В заключение В. Набоков незаметно переходит на пародирование бунинского стиля, выказывая, как и положено эпигону, незаурядные способности к имитации: «… в общем до искусства мы с ним никогда и не договорились, а теперь поздно, и герой выходит в очередной сад, и полыхают зарницы, а потом он едет на станцию, и звезды грозно и дивно горят на гробовом бархате, и чем-то горьковатым пахнет с полей, и в бесконечно отзывчивом отдалении нашей молодости опевают ночь петухи».
Легко себе представить, на какой холод и отчужденность натолкнулся старый писатель в лице этого младшего своего современника и бывшего соотечественника. Человеку преуспевающему, довольному собой, рисующемуся тем, что, мол, занятия энтомологией, открытие на земном шаре нового, еще одного вида бабочек, составляют больший предмет его честолюбия, чем литература, — этому человеку, отказавшемуся даже от родного языка, не понять было мучительной тоски настоящего поэта по родной земле, ее степям и речкам, перелескам и овражкам, снегам и ранней весенней зелени, по родной речи в ее живом народном звучании.
Это была смертельная тоска, и дело уже представлялось непоправимым — писатель сам углубил разрыв с отчизной. В своих «Воспоминаниях», где, в частности, представлена целая портретная галерея русских советских писателей, он уже спорит не с нами, и не нас критикует, нас просто нет, — и обращается не к русскому, хотя бы даже эмигрантскому читателю, а к некоей третьей стороне, способной принять все дурное и злопыхательское, что можно о нас порассказать в ослеплении старческой раздражительности. Это — крайность падения, и потому так тяжело об этом говорить, сохраняя симпатии и уважение к Бунину.
Нет, дело не просто в том, что этот писатель прожил полжизни в эмиграции.

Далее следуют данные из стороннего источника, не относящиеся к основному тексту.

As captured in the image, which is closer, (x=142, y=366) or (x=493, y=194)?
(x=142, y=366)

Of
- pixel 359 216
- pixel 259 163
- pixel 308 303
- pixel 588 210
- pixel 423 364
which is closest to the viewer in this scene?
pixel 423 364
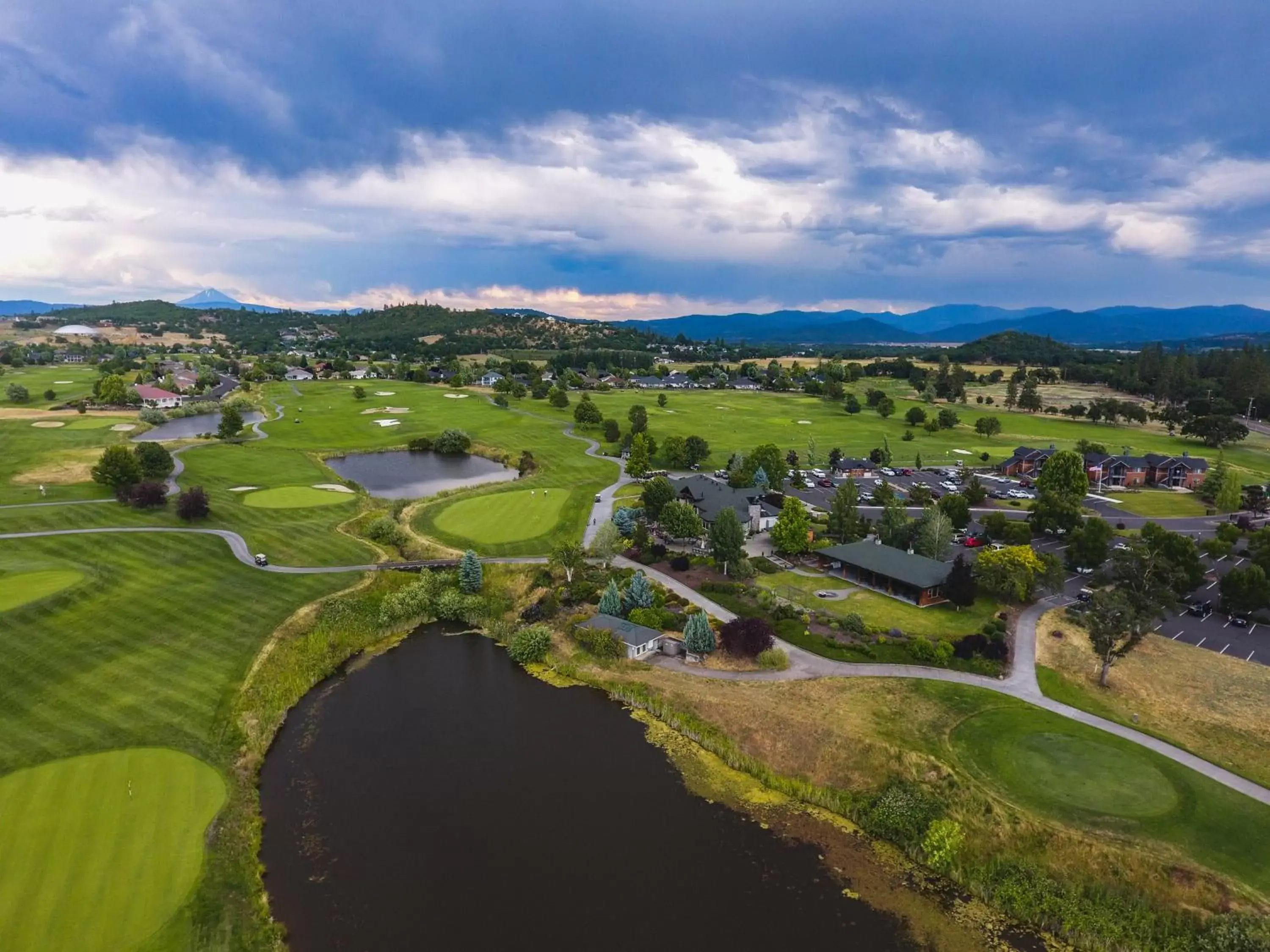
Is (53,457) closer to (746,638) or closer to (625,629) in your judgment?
(625,629)

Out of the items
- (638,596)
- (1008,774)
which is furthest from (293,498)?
(1008,774)

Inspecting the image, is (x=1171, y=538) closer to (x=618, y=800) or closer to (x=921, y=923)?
(x=921, y=923)

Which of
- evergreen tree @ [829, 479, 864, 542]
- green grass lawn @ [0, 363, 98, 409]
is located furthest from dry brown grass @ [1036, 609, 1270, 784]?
green grass lawn @ [0, 363, 98, 409]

В эмиграции смолоду и до конца дней жили и умерли на чужбине Герцен и Огарев, и эта пора была расцветом их талантов, откликавшаяся славой и почитанием на родине их и во всей Европе. В эмиграции жили целые поколения русских революционеров. В эмиграции много лет жил и работал Ленин.

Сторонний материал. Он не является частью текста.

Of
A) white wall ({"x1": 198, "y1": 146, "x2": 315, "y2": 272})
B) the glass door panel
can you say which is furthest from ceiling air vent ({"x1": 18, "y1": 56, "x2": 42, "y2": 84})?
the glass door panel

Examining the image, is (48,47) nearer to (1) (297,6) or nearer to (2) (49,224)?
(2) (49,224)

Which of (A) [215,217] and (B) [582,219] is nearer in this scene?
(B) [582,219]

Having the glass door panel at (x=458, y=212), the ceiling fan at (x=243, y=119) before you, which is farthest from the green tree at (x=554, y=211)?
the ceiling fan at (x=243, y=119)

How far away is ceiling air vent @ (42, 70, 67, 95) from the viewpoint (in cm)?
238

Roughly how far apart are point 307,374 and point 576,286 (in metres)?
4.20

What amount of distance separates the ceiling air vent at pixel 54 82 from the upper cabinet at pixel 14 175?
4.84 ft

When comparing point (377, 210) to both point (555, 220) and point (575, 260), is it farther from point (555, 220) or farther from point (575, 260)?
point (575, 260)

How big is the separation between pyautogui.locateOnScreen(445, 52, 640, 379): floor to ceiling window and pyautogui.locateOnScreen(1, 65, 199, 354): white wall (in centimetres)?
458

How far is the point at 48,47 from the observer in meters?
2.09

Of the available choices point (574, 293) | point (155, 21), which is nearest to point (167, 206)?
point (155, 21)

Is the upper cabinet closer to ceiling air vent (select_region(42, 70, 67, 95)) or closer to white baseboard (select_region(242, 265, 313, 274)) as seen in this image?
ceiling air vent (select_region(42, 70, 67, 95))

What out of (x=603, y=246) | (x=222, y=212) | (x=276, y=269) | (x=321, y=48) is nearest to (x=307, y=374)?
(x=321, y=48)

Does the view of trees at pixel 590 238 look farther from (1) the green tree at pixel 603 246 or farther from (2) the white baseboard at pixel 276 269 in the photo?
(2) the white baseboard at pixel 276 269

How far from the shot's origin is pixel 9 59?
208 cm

Все дело в том, что родину можно покидать только ради нее самой, ради ее свободы и всенародного блага. И тогда жизнь вдалеке от нее, самая трудная, не страшна и может давать высочайшее удовлетворение чувством неразрывности с ней. У Бунина такого чувства быть не могло, и последствия этого были губительны для него, — нет надобности быть здесь столь же подробным, как при рассмотрении того Бунина, который остается для нас выдающимся мастером, достойным своих великих предшественников в русской литературе, приобщившим к достояниям нашей национальной культуры свою заметную и незаменимую долю.

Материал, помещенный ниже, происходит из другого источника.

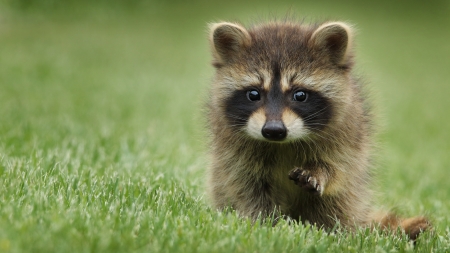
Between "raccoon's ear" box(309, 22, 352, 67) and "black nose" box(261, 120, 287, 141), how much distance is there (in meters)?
0.76

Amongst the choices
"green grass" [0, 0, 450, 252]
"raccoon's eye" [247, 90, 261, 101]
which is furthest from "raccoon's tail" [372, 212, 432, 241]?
"raccoon's eye" [247, 90, 261, 101]

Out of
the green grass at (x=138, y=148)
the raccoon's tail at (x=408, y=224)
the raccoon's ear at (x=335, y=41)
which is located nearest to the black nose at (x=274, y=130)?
the green grass at (x=138, y=148)

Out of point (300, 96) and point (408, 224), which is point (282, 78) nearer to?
point (300, 96)

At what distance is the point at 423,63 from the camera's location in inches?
803

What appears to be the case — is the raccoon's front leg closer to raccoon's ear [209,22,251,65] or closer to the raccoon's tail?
→ the raccoon's tail

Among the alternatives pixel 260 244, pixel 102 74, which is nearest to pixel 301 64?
pixel 260 244

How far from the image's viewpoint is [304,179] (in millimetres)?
4070

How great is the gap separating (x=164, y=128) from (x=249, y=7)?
73.6ft

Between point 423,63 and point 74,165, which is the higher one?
point 74,165

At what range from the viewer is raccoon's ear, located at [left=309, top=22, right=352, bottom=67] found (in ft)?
14.5

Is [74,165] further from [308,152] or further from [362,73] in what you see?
[362,73]

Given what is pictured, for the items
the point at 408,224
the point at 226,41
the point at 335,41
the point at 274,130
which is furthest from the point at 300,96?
the point at 408,224

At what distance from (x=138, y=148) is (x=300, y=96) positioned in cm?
284

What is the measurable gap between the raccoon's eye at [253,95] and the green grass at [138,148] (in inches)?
31.6
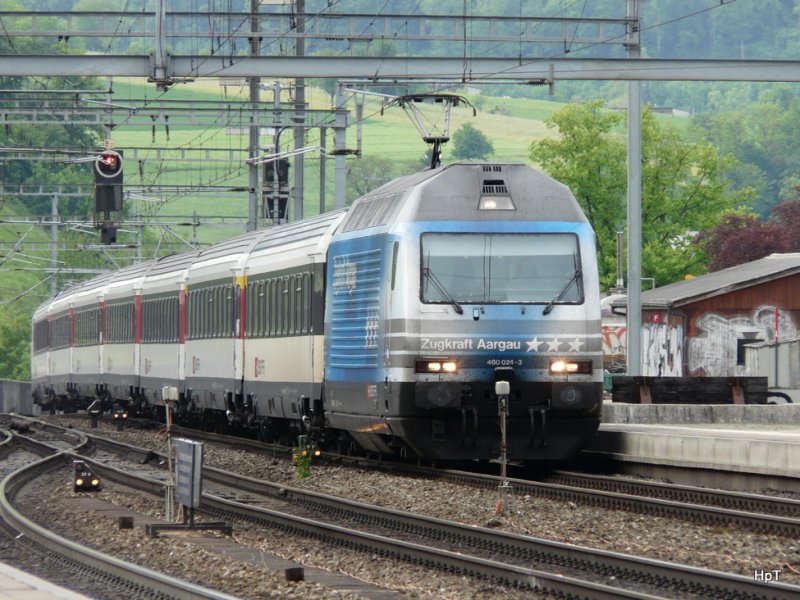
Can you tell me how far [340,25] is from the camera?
109 metres

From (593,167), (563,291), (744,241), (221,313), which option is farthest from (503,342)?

Здесь я так или иначе касался тех сторон творчества Бунина, которые могут в иных случаях вызвать недоумение или внутреннее возражение у нынешнего читателя, особенно у впервые открывающего для себя этого художника. Но даже тогда, когда речь идет не о «мотивах», не об оттенках ущербных настроений Бунина, с наибольшей отчетливостью выступающих в заграничных вещах, но и об отдельных недвусмысленно антидемократических, реакционных его высказываниях, мы не можем теперь просто вычеркнуть их в тексте произведений. Это было бы все равно, что вычеркивать, например, в «Воскресении» Толстого цитаты из Евангелия, приводимые в конце этой книги, хотя они там представляются достаточно фальшивыми.
Однако всему есть предел. Бунинские писания, подобные его дневникам 1917–1919 годов «Окаянные дни», где язык искусства, взыскательный реализм, правдивость и достоинство литературного изъяснения просто покидают художника, оставляя в нем лишь иссушающую злобу «его превосходительства, почетного члена императорской Академии наук», застигнутого бурями революции и терпящего от них порядочные бытовые неудобства и лишения, — эти писания мы решительно отвергаем. Я, например, не вижу необходимости останавливаться на этих «Днях», не уступающих в контрреволюционности более известным у нас «Дням» Шульгина.